- **What you should do**
Scan the records below for the line with "common name: eland" and the line with "common name: thomson's gazelle". Repeat those two lines and every line between them exactly, and nothing else.

- **Data excerpts**
════════════════════

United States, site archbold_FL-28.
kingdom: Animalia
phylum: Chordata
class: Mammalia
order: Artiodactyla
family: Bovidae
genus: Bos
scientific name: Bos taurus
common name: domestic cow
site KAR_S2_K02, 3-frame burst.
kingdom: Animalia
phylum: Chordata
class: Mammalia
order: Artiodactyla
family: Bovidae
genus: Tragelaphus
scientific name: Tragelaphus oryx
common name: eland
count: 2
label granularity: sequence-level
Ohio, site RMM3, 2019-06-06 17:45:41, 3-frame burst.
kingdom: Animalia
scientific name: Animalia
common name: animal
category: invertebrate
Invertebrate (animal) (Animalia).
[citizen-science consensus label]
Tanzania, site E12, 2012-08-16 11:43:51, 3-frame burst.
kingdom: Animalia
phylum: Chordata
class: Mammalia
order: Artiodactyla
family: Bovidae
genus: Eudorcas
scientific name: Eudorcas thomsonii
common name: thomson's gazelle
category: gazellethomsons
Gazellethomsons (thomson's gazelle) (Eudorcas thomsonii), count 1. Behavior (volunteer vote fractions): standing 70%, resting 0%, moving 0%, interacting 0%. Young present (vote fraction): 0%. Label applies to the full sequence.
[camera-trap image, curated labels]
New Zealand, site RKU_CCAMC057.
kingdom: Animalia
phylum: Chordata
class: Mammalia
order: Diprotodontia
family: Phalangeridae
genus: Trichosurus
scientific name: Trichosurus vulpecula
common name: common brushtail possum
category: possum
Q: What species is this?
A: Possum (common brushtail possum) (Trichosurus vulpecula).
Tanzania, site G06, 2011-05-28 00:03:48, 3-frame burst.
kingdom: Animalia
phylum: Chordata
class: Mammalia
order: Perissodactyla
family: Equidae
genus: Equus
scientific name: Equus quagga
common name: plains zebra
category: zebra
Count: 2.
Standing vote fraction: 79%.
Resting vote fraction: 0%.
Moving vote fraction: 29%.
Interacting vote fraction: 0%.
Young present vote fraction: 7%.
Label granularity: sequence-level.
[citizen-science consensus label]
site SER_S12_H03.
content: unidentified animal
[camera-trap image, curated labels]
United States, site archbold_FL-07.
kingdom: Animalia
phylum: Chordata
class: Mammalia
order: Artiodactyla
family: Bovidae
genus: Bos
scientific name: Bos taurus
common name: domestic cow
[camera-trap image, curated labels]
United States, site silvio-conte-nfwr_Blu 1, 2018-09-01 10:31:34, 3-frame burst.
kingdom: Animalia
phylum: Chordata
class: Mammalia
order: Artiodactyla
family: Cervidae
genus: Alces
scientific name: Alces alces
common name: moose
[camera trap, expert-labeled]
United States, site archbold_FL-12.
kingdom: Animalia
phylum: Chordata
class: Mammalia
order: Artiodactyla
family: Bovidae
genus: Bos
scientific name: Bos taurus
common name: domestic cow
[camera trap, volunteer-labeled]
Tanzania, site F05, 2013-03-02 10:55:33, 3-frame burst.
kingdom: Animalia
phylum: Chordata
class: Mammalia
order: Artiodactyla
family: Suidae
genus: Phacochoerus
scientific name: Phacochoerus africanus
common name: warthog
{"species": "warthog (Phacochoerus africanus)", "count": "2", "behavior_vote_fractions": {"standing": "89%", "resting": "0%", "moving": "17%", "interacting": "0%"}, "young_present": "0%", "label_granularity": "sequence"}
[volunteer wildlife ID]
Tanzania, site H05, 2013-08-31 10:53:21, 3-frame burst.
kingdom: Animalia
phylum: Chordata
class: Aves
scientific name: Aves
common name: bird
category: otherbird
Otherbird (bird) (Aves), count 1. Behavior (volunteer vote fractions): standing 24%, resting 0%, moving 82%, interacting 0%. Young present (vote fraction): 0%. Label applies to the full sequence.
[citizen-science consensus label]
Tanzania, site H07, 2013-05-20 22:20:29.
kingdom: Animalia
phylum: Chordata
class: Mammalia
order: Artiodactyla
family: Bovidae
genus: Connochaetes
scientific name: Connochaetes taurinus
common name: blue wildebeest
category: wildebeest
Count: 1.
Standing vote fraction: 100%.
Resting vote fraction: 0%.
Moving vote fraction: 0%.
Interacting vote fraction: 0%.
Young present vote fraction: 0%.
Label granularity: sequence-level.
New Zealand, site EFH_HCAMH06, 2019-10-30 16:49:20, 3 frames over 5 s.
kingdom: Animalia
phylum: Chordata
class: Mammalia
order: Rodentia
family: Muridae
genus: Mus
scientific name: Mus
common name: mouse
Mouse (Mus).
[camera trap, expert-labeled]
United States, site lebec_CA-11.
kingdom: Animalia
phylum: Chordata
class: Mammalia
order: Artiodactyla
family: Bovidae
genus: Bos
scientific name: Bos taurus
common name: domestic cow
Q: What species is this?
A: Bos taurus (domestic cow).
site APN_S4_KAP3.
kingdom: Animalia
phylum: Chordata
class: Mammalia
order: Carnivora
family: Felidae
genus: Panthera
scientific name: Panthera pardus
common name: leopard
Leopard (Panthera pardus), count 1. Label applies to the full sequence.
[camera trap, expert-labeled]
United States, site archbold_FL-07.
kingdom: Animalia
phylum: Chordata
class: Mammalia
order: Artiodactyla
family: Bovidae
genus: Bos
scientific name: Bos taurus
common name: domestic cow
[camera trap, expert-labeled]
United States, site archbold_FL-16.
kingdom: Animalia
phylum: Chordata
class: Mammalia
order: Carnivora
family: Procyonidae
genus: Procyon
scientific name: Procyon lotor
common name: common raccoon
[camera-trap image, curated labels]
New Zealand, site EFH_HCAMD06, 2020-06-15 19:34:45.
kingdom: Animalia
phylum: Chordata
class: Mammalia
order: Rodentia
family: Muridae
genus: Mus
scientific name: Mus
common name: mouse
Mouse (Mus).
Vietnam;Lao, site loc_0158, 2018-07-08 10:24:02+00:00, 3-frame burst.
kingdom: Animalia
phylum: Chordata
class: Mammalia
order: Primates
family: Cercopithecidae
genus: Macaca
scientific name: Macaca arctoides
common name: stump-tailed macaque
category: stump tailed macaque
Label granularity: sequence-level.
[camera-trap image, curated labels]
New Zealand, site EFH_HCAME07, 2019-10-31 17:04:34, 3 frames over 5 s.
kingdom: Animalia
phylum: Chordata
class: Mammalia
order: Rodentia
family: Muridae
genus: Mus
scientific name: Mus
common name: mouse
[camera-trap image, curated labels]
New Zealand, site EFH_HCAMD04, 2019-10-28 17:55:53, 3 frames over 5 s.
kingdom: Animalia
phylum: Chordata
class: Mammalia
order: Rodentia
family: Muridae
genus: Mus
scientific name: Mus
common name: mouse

════════════════════

- **Answer box**
common name: eland
count: 2
label granularity: sequence-level
Ohio, site RMM3, 2019-06-06 17:45:41, 3-frame burst.
kingdom: Animalia
scientific name: Animalia
common name: animal
category: invertebrate
Invertebrate (animal) (Animalia).
[citizen-science consensus label]
Tanzania, site E12, 2012-08-16 11:43:51, 3-frame burst.
kingdom: Animalia
phylum: Chordata
class: Mammalia
order: Artiodactyla
family: Bovidae
genus: Eudorcas
scientific name: Eudorcas thomsonii
common name: thomson's gazelle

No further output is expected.